Choose the right over the air antenna
The only thing standing between you and free TV is the process of choosing and purchasing an over the air antenna. Let’s run through that process.
How to choose the right over the air antenna and get free HDTV over the air
The tricky thing about over the air antennas is that there are different types built to help customers who live various distances from their local broadcasts. City slickers may find that indoor rabbit ears will suffice, while viewers out in the country will need some serious hardware to pick up their nearest channels.
Find your local broadcasts with an over the air antenna
With an antenna, of course, you’re getting local broadcasts instead of national ones. That means local affiliates of big-time channels like CBS and ABC. The key to getting the right antenna is to find out where the local broadcasters have set up shop, and how far that is from you.
Luckily, there are tons of sites that do this job for you. Plug in your address, and these sites will show you how far off your broadcasters are. we like the tool on AntennaWeb, and many other cord cutters swear by the in-depth report from TV Fool. Both are basically the same. You’ll need to enter your street address (don’t trust a site that asks you for anything more than that).
Determine what over the air antenna you’ll need
Once you’ve submitted your address, either of the online apps we recommended should come back to you with a list of channels in your area and what sort of antenna you’ll need to get them. They’ll use a color-coded system that the Consumer Electronics Association developed. It’s pretty intuitive. Here’s the explanation of the colors:
Yellow: Small multi-directional antenna (like rabbit ears)
Green: Medium multi-directional antenna
Light Green: Large multi-directional antenna, or small directional antenna
Red: Medium directional antenna
Blue: Medium directional antenna with amplifier
Violet: Large directional antenna with amplifier
This isn’t necessarily an exact science. Just look at the channels that you care most about, and weigh the price differences involved in picking up various channels. You can add amplifiers to antennas for a small boost in performance, and there are little differences in quality from manufacturer to manufacturer (we’ll recommend some good brands a little later on, so don’t worry about that).
Let’s break down the terms from that color-coded list.
Directional vs. multi-directional (omnidirectional) over the air antenna
These antenna types are pretty much exactly what they sound like. Omnidirectional antennas can pick up signals from all around them, while directional antennas aim themselves at one source. Omnidirectional antennas have to be a bit larger to get the job done. Look at your AntennaWeb or TV Fool report – do you have signals coming from all over? Or do all of them originate from the same general direction?
What size of over the air antenna?
Here’s the rule of thumb for antenna size, based on how far away the stations you’re trying to pick up are:
10 to 15 miles away: small omnidirectional indoor antenna
10 to 30 miles away: medium omnidirectional antenna (though you could try an amplified indoor antenna)

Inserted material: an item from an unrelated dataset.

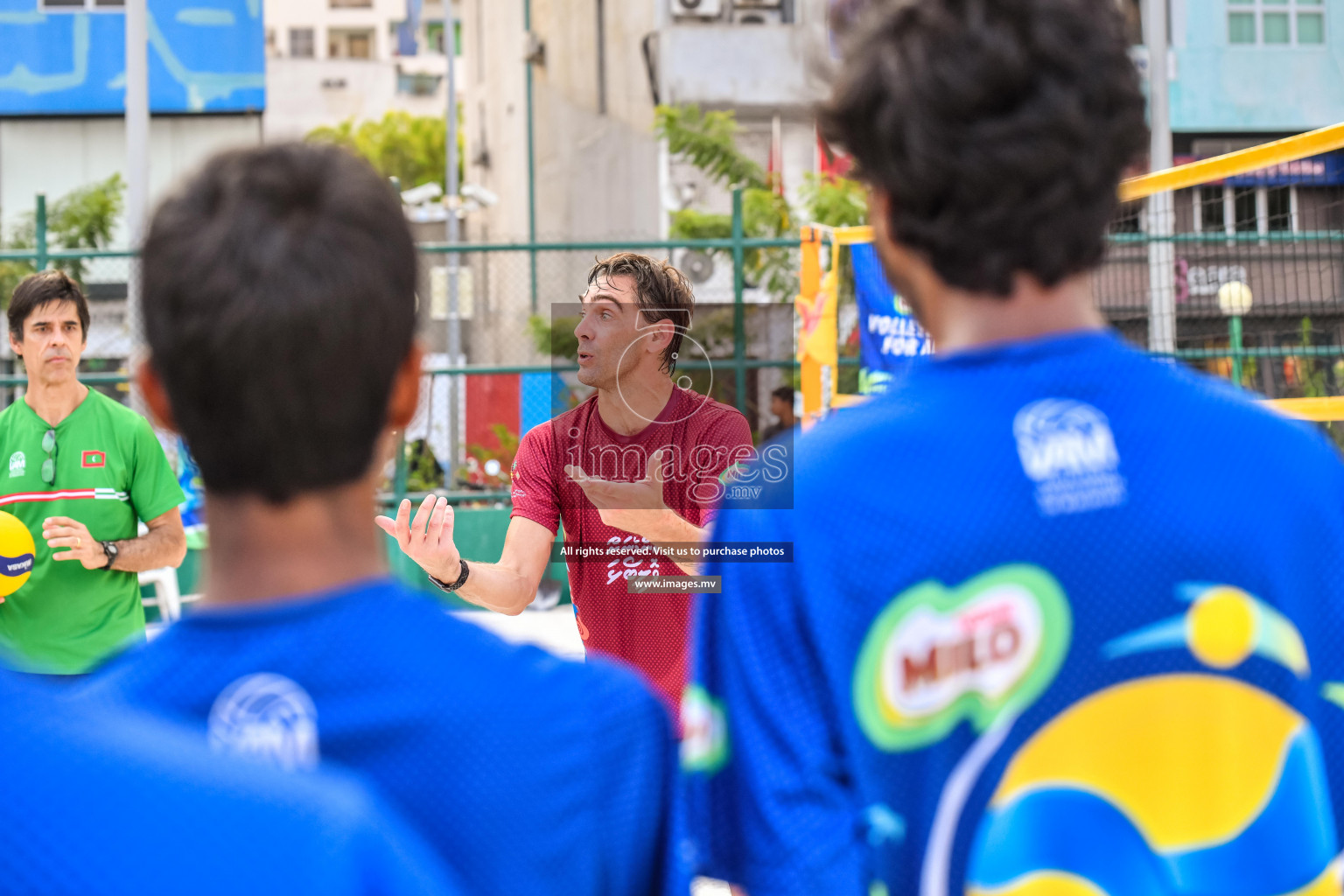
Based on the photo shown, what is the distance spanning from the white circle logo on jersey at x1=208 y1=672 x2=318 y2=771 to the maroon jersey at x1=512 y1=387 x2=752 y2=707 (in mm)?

30 to 45 miles away: medium directional antenna
More than 45 miles away: large directional antenna
There’s some overlap, of course. This is roughly the same scale that the AntennaWeb and TV Fool reports are using to recommend antennas. For quick and easy shopping in person, try looking for the Consumer Electronics Association’s color-coded indicator (explained above) on the side of the antenna box. The sites we used to find out local channels will do the color coding for you, so finding the right antenna should be pretty easy.
Of course, you can also just look at a product’s box and see what the manufacturer claims the range is. With that said, though, keep other factors in mind. The manufacturer can claim the range is 50 miles if they want to, but if it’s an indoor antenna and you’re trying to hook up a first-floor television in an area where reception is blocked by trees or hills, you may not have much luck.
Do you need an amplifier for your over the air antenna?
Amplifiers boost your signal and can help you get away with using a smaller antenna than you otherwise might have to. If you’re dealing with a smaller antenna, start without the amplifier – you can always buy one later if you discover you need it. For many larger ones, the amplifier comes built in or included. Check the product description to be sure.
Check the brand name
There are differences in antenna quality from brand to brand, so try to pick up an antenna from a trusted source. Mohu, Winegard, Channel Master, and Antennas Direct products are great. Check customer reviews, online forums, and online reviews for the best options.
How to install your over the air antenna
No, we’re not talking about nuts and bolts here (your antenna will come with installation instructions), we’re talking about general tips and considerations for setting up your antenna.
Don’t forget to scan for channels!
This is the simplest and most common mistake that people make. When you plug in your antenna, your TV won’t immediately find all the channels. You’ll have to do this manually. Every TV is different, but look for a “scan” button or an option like that on your TV’s menu. Once you scan once, your TV will remember the channels until you scan again (which you’ll need to do if you move, or if you get a better antenna and want to pick up weaker signals that you missed in the first scan).